As to the requirement that the material be generally accepted in the profession as reliable and there be evidence establishing its reliability, Dr. Sarno testified that these are the types of reports that a doctor would review to offer an opinion on the necessity of a lumbar MRI. Dr. Sarno uses other doctors’ reports in formulating a medical opinion about his own patients and that it is a generally accepted standard in the medical profession to form an opinion based in part on other doctors reports. He testified that he takes these reports at face value. Dr. Sarno’s testimony is consistent with set precedent that a physician’s office records are admissible as evidence at trial to the extent they are germane to diagnosis and treatment.”

I would even opine that based upon Pan Chiropractic v. Mercury and PLP Acupuncture v. Progressive, all that needs to be proved is that the Plaintiff Assignor who is described on the medical documents has the same name as the assignor who is the subject of the lawsuit. Upon this minimal showing, Plaintiff would then be estopped from challenging the reliability of the assignor’s medical records that the peer or ime doctor reviewed.  This should end the peer hearsay challenge at that point.

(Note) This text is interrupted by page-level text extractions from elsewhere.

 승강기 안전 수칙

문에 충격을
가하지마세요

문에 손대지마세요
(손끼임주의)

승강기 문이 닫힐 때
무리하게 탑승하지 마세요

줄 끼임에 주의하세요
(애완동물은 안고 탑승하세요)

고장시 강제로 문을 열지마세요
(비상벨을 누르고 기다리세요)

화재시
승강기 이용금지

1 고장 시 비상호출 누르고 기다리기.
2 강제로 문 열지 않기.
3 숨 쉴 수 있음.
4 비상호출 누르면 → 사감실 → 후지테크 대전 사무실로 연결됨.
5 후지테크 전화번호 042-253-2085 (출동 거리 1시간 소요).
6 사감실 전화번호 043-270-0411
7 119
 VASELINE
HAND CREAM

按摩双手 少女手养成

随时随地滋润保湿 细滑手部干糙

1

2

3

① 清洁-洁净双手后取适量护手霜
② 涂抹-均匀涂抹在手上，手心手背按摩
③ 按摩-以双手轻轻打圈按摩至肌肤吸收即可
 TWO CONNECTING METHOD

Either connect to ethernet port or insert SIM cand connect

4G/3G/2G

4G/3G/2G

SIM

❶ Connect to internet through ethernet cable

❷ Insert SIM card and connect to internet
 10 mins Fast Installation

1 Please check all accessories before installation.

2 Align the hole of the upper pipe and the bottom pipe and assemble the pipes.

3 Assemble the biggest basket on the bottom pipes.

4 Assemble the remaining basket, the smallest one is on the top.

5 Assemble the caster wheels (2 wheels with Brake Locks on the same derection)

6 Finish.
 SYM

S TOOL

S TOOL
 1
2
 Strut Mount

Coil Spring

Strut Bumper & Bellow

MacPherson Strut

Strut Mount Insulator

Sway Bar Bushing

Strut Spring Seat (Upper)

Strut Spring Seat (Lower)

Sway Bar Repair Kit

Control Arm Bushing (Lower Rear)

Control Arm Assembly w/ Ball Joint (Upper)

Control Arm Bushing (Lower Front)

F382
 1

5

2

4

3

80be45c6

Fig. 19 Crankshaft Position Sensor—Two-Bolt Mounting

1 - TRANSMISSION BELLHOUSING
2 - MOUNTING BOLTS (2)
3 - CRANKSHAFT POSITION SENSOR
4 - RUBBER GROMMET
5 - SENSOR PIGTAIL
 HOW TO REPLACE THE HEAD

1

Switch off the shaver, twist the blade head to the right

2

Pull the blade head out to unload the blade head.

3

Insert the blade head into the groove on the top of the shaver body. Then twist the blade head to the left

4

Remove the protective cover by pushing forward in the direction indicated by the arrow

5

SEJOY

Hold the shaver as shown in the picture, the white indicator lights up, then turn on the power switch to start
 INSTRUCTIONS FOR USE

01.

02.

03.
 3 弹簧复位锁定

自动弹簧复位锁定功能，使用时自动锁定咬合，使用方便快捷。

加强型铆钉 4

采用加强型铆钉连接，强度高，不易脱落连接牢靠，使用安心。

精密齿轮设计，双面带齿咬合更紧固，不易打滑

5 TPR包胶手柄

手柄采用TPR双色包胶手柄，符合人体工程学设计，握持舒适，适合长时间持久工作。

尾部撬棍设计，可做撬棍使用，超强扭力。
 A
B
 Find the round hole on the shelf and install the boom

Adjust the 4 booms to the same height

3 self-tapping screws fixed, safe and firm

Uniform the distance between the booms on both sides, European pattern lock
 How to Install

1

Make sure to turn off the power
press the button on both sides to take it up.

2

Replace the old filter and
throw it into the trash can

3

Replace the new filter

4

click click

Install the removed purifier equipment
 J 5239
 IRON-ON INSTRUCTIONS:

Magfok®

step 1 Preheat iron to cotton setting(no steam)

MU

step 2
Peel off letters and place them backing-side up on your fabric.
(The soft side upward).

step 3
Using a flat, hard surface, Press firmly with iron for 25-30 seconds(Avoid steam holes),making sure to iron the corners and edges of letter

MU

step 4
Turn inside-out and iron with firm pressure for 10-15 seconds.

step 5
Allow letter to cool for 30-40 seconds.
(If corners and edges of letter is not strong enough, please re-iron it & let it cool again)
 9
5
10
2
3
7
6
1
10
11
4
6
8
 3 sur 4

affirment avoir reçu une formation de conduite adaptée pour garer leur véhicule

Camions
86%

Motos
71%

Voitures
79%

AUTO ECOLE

Of course, Plaintiff could always make an offer of proof, through the introduction of extrinsic evidence, to show that the records are not what they purport to be.  I am not sure how this showing would realistically be met in an assigned first-party case.

If you detail a procedure, you must make sure you demonstrate that it was followed November 26, 2009

When vacating a default in the Second Department based upon law office failure, the proponent of the motion must produce admissible evidence explaining the nature and extent of the law office failure.  What is important to appreciate is that if a procedure is in place to assure that a default will not occur, then it must be explained why the procedure was not followed.  This is what the Appellate Term stated in A.B. Med. Servs., PLLC v GLI Corporate Risk Solutions, Inc., 2009 NY Slip Op 52322(U)(App. Term 2d Dept. 2009):

“Plaintiffs’ allegation of law office failure is factually insufficient (see Robinson v New York  City Tr. Auth., 203 AD2d 351 [1994]), in that they failed to explain whether the normal two-part procedure for assigning a per diem attorney to cover a court appearance, as outlined in their submission to the court, was followed in its entirety. Accordingly, plaintiffs’ motion to vacate the prior order was properly denied. in a particular case.”